Dans un monde où les ressources sont « finies » et où les impacts environnementaux de nos activités doivent être réduits, la consommation moyenne de produits animaux dans les pays occidentaux doit être impérativement réduite. A ceci, trois raisons :

- l’efficience protéique (production de protéines animales à partir de protéines végétales) est faible, surtout pour les ruminants (de moins 0,1 pour la viande à 0,2 pour la production laitière). Ceci veut dire qu’avec 1kg de protéine végétale, il n’est produit que 0,1 à 0, 2kg de protéine animale. Cette efficience est plus élevée pour les monogastriques (0,4 pour le porc et 0,5 pour la volaille).

- les émissions de gaz à effet de serre (exprimées en eq CO2/100g de protéines) pour produire les protéines animales sont bien supérieures à celles générées pour la production de protéines végétales. Elles sont les plus élevées pour la viande rouge (50 pour la viande provenant de troupeaux allaitants spécialisés en viande, mais 17 pour la viande issue d’un troupeau laitier car dans ce cas les émissions totales sont partagées entre la production de viande et de lait). Elles varient de 4 à 11 pour les autres produits animaux (viandes de volaille et de porc, œuf, lait et laitage), et entre 0,3 et 2,7 pour différentes sources de protéines végétales (céréales, légumineuses…..).

- La compétition entre alimentation humaine et animale pour l’utilisation des terres (exprimée en m2 pour produire 100g de protéines animales) est élevée pour la viande (de 22 à plus de 150 selon que la viande rouge est un co-produit du lait ou non) ; moyenne pour les autres produits animaux (de 6 pour les œufs à 41 pour le fromage) et plus faible pour les graines (de 3 à 8).

Ces résultats doivent être pris en considération pour arbitrer les différentes utilisations des terres et de la biomasse. Ainsi, nourrir une population grandissante peut ainsi passer en partie par une substitution de protéines animales par des protéines végétales, et par forcément par augmentation unitaire des performances animales (par animal) et végétales (par ha).

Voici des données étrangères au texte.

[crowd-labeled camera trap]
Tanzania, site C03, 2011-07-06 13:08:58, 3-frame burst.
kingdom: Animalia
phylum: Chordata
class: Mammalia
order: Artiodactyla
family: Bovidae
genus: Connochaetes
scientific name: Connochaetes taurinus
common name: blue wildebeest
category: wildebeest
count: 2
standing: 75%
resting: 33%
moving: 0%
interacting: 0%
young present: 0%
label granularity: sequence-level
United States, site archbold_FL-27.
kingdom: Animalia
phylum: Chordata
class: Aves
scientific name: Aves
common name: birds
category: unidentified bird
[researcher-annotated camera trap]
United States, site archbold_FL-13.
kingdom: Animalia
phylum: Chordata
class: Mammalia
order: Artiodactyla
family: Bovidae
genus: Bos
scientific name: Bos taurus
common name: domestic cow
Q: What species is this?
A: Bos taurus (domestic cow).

Utiliser prioritairement les ressources n’entrant pas en compétition avec l’alimentation humaine pour nourrir les animaux

Une solution logique de ce qui précède est de cantonner l’élevage à l’utilisation de ressources (terre, co-produits) qui n’entrent pas en compétition avec l’alimentation humaine ou d’autres usages. L’élevage étant réduit, les émissions de GES le sont d’autant. De tels scénarios ont ainsi évalué aux échelles mondiale, européenne et française quelle serait la place de l’élevage pour ne pas entrer en compétition avec l’alimentation humaine. La question n’est pas simple car il y a controverse et débat sur les ressources considérées comme n’entrant pas en compétition avec l’alimentation humaine :

- Pour certains, il est considéré les ressources utilisées par les animaux qui ne sont pas consommables par l’homme (le maïs ensilage, le tourteau de soja). Mais d’autres auteurs considèrent que les surfaces utilisées pour produire le maïs et le soja pourraient être utilisées pour produire des protéines végétales pour la consommation humaine. La place accordée à l’élevage dépend alors fortement de l’hypothèse retenue.

- Il est considéré pour les ruminants que seules les prairies permanentes (non labourables) n’entrent pas en compétition avec l’alimentation humaine. Cependant certains auteurs considèrent qu’elles pourraient servir à la méthanisation, ce qui réduirait d’autant la surface disponible pour les animaux. A l’inverse, réintroduire des prairies temporaires à base de légumineuses dans des systèmes de grande culture permet de fournir des services intrants offrant l’opportunité de réduire les intrants de synthèse aux cultures.

En France, on peut estimer que 30 à 40 % du lait est fait à l’herbe, ce qui n’exclut pas pour autant l’utilisation de compléments azotés, mais dans une moindre mesure que pour les élevages où la ration de base est constituée de maïs. Pour les élevages allaitants, cette proportion est beaucoup plus importante et peut se rapprocher des 100%, excepté durant la phase d’engraissement où l’herbe constitue moins de 25% de la ration. Pour les monogastriques, les co-produits ne dépassent pas 15% de la ration.

Ces différentes données montrent que la réduction de la consommation de protéines animales devrait donc être ciblée sur celles issues d’élevages dont l’alimentation n’entre pas en compétition avec l’alimentation humaine. Ce choix permettrait en outre de réduire drastiquement les émissions de GES.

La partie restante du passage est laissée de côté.